- _Exercice écrit a_
Réécrivez la partie de l'extrait sur la garde à vue qui s'ouvre sur les mots contenant « Nelly Soussan, PDG » et se termine par « Unité SGP Police. », en y remplaçant « commerce » par « négoce ».

- _Extrait présenté_
↓
Nelly Soussan, PDG de The Coach, coach, consultante et formatrice pour dirigeants, VIP et équipes, spécialisée dans le développement des aptitudes humaines à gérer les crises et les risques.
Sur Rue89, on peut encore lire : « Ce genre d'exercice n'est pas du goût de tous ». Sylvie Feucher du syndicat des commissaires de la Police Nationale trouve que « tout cela, c'est un peu de la poudre aux yeux. Dans les affaires financières, quand il y a une GAV, c'est que le dossier est déjà bouclé ».
L'enjeu pour le gardé à vue n'est donc pas très important. « Ça me fait sourire. Il y a certainement plus utile que de faire du commerce avec ça », ajoute Yannick Danio, délégué national du syndicat Unité SGP Police.
Mais l'engouement est là. Pourquoi ? L'avocate Marie-Laure Ingouf, du cabinet Montbrial rappelle le contexte : « Longtemps, les dirigeants se sont crus à l'abri. Puis, avec des juges comme Eric Halphen, Eva Joly, Renaud Van Ruymbeke, beaucoup d'affaires ont éclaté dans les années 1990. Maintenant, il y a une vraie lutte contre la délinquance financière ».
↑
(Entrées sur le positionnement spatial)
↓
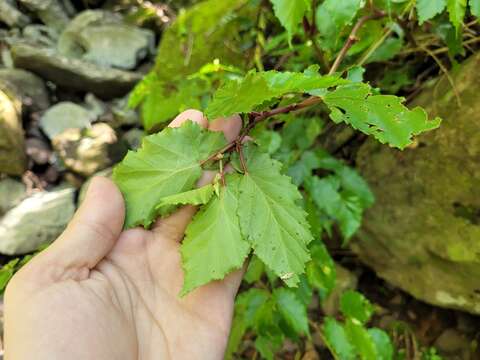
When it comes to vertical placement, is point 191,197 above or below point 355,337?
above

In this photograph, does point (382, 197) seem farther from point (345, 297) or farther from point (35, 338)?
point (35, 338)

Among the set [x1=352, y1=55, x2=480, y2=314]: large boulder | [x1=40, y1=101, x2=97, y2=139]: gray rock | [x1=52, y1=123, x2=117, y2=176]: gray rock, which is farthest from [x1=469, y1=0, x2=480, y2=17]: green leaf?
[x1=40, y1=101, x2=97, y2=139]: gray rock

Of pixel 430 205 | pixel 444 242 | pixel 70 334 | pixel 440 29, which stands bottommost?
pixel 444 242

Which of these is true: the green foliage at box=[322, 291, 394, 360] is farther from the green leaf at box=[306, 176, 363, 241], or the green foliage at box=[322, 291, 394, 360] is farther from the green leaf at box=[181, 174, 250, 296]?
the green leaf at box=[181, 174, 250, 296]

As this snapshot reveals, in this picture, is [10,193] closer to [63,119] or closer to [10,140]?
[10,140]

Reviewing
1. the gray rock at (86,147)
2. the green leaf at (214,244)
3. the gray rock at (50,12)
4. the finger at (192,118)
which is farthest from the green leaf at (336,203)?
the gray rock at (50,12)

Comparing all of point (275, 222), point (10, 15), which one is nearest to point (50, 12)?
point (10, 15)

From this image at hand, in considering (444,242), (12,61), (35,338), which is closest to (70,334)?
(35,338)
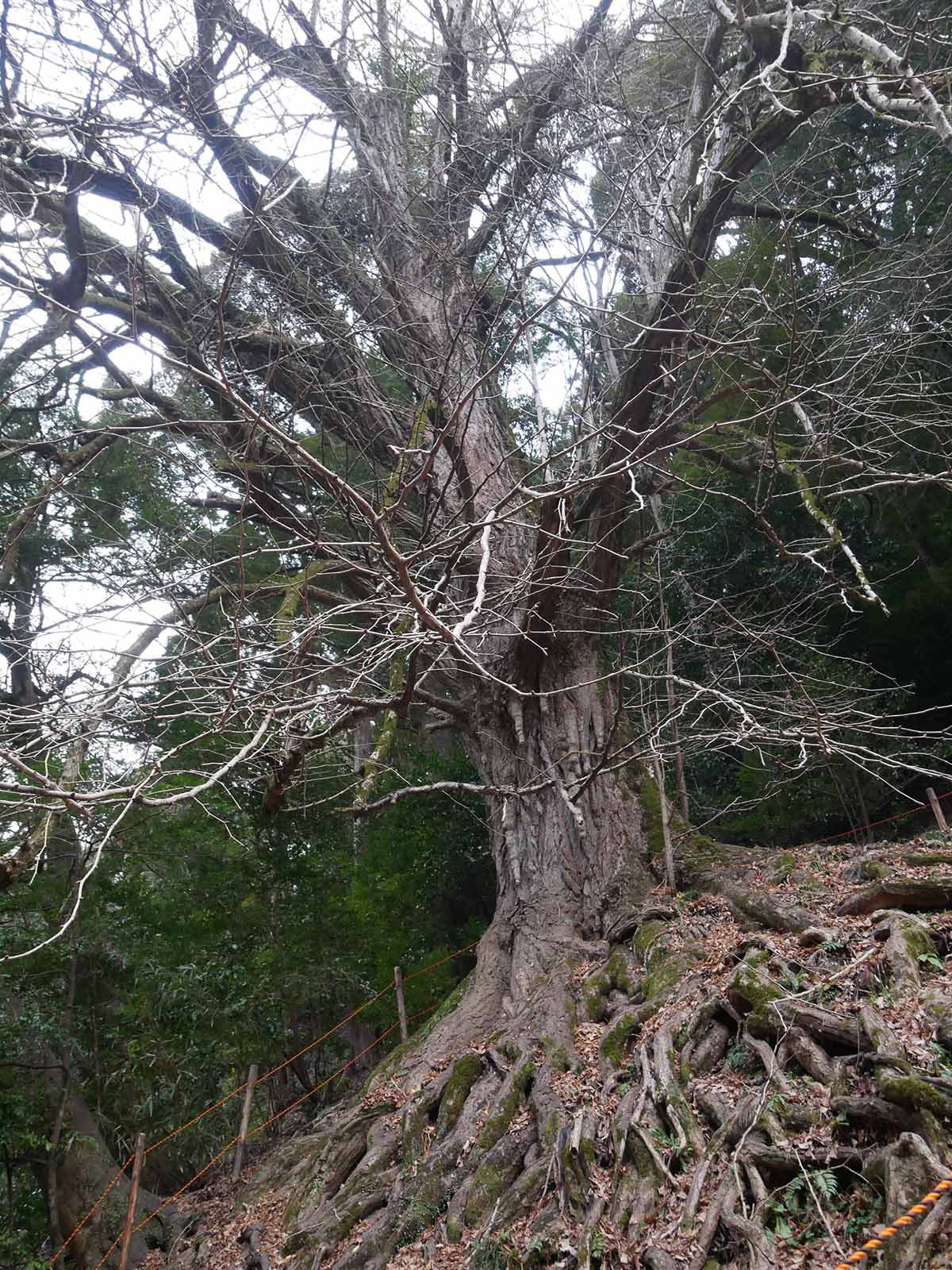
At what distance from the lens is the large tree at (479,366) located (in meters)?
4.29

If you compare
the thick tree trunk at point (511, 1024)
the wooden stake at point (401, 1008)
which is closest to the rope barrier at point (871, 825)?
the thick tree trunk at point (511, 1024)

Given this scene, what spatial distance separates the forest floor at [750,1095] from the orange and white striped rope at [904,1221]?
0.03m

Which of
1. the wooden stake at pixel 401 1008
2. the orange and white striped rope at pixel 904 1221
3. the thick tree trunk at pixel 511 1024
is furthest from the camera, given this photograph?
the wooden stake at pixel 401 1008

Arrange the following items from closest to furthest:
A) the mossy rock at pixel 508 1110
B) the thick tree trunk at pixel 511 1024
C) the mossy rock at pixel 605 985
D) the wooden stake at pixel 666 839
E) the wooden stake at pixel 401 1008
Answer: the thick tree trunk at pixel 511 1024 < the mossy rock at pixel 508 1110 < the mossy rock at pixel 605 985 < the wooden stake at pixel 666 839 < the wooden stake at pixel 401 1008

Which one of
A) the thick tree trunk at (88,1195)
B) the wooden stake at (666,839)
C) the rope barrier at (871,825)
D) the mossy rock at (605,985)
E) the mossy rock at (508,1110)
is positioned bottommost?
the thick tree trunk at (88,1195)

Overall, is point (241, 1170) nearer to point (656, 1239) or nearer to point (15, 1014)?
point (15, 1014)

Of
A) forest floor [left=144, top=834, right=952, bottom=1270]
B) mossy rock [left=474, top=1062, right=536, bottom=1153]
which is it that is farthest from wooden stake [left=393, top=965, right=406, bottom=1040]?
mossy rock [left=474, top=1062, right=536, bottom=1153]

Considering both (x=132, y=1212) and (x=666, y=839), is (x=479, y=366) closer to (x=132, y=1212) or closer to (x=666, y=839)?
(x=666, y=839)

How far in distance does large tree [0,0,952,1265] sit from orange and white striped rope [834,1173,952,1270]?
1953 mm

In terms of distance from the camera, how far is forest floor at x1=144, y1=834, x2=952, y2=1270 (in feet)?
8.59

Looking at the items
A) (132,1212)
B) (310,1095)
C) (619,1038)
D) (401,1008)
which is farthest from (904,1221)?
(310,1095)

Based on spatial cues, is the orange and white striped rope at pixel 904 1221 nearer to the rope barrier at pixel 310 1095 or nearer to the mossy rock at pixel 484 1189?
the rope barrier at pixel 310 1095

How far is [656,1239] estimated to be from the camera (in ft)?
9.41

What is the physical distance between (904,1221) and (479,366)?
14.5ft
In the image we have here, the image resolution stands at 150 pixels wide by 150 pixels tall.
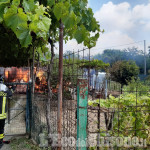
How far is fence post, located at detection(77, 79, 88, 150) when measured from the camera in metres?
2.26

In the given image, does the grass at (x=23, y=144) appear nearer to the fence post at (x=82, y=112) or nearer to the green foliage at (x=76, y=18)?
the fence post at (x=82, y=112)

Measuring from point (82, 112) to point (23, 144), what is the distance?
2682 mm

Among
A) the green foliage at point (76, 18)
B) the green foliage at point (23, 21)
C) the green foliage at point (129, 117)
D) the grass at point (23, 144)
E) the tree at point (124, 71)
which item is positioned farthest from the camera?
the tree at point (124, 71)

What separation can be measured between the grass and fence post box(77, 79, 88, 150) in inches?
73.5

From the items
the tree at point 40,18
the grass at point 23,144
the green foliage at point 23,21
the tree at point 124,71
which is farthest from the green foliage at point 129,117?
the tree at point 124,71

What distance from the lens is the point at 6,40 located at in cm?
447

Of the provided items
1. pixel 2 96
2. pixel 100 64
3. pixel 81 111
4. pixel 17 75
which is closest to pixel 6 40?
pixel 2 96

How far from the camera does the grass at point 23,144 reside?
411cm

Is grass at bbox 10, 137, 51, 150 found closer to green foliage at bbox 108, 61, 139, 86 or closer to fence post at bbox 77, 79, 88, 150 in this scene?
fence post at bbox 77, 79, 88, 150

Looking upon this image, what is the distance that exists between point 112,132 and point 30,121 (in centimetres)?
285

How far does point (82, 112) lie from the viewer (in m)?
2.30

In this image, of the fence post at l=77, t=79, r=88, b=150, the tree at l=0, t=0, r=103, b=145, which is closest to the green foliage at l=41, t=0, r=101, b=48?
the tree at l=0, t=0, r=103, b=145

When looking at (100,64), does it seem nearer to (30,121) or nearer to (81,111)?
(30,121)

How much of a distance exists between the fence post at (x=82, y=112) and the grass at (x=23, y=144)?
6.12 ft
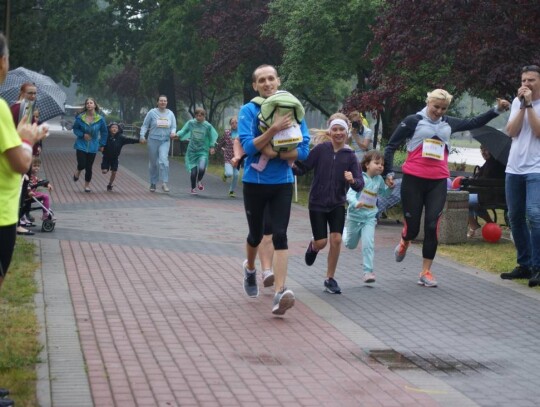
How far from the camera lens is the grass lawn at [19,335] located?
21.3 feet

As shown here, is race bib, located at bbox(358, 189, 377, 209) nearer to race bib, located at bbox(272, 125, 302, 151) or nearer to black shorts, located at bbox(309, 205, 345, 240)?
black shorts, located at bbox(309, 205, 345, 240)

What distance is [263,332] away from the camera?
846cm

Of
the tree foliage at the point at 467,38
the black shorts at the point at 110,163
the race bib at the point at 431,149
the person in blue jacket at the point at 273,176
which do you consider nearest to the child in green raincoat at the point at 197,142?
the black shorts at the point at 110,163

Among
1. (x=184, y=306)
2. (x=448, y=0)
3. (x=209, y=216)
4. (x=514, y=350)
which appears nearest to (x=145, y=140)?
(x=209, y=216)

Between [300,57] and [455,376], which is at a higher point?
[300,57]

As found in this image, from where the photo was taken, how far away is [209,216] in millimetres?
18125

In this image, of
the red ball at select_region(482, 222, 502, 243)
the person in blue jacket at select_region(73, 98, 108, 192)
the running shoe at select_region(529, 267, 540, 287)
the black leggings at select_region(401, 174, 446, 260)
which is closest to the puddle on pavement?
the black leggings at select_region(401, 174, 446, 260)

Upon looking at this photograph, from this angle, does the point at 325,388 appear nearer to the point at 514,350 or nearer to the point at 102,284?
the point at 514,350

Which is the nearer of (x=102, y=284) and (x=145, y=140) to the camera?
(x=102, y=284)

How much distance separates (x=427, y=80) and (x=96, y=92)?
63.2 meters

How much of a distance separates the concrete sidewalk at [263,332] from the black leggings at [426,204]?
1.52 ft

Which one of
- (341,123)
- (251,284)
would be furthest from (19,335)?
(341,123)

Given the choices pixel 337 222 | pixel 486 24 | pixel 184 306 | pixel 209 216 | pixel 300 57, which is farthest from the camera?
pixel 300 57

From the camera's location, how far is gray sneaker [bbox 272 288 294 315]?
↑
- _Exercice écrit b_
Recopiez chaque ligne des entrées où figure le mot « closer ».

- _Corrigé a_
Nelly Soussan, PDG de The Coach, coach, consultante et formatrice pour dirigeants, VIP et équipes, spécialisée dans le développement des aptitudes humaines à gérer les crises et les risques.
Sur Rue89, on peut encore lire : « Ce genre d'exercice n'est pas du goût de tous ». Sylvie Feucher du syndicat des commissaires de la Police Nationale trouve que « tout cela, c'est un peu de la poudre aux yeux. Dans les affaires financières, quand il y a une GAV, c'est que le dossier est déjà bouclé ».
L'enjeu pour le gardé à vue n'est donc pas très important. « Ça me fait sourire. Il y a certainement plus utile que de faire du négoce avec ça », ajoute Yannick Danio, délégué national du syndicat Unité SGP Police.

- _Corrigé b_
As this snapshot reveals, in this picture, is [10,193] closer to [63,119] or closer to [10,140]?
Considering both (x=132, y=1212) and (x=666, y=839), is (x=479, y=366) closer to (x=132, y=1212) or closer to (x=666, y=839)?
Is grass at bbox 10, 137, 51, 150 found closer to green foliage at bbox 108, 61, 139, 86 or closer to fence post at bbox 77, 79, 88, 150 in this scene?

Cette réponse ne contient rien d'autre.